Since pre-historic times people have settled near the coast. This stretch of the Lower Bann between Coleraine and the sea helps us to understand the reasons for this. Land close to the coast is usually flatter and the soil is more fertile, providing good land for farming and building. Transport links such as roads and railways are easier to build and if you are near the coast it is easier to import and export goods to other countries. The sea also provides a useful source of food. Added to this the climate near the coast is more temperate - there are fewer extremes of temperature than there would be further inland or higher up.

In addition to these benefits, the scenery and activities of coastal areas such as the North Antrim Coast are added attractions for visitors. Accommodation and facilities must be provided for the visiting tourists.

This is Portballintrae, a popular sea-side resort on the North Antrim coast.

The local authority has to strike a balance between the jobs and money that tourists bring to the area against the building and visual pollution of the extra facilities.

Here we can see caravans, bungalows and apartments which some people argue ruin the very thing that the tourists come to see.

It is therefore quite difficult to get planning permission in the area. Planning controls prevent the area being over-run with housing but also make it more difficult for young people to find a house that they can afford.

Many of these houses are second homes, which are only used over the summer.
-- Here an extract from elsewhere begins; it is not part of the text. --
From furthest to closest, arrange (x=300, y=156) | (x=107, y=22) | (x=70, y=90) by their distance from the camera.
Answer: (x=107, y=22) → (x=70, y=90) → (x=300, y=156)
In winter the visitor numbers decline, and with so few locals, many of these towns are left deserted, leaving local amenities such as schools, public transport and shops struggling to survive.

Since pre-historic times people have settled near the coast because the land is flatter and more fertile and the climate more temperate.

The scenery and outdoor activities of coastal areas such as the North Antrim Coast attract visitors to the area.

In Portballintrae, caravans, bungalows and apartments have been built to accommodate the visiting tourists.

In winter the visitor numbers decline, leaving local amenities such as schools, public transport and shops struggling to survive.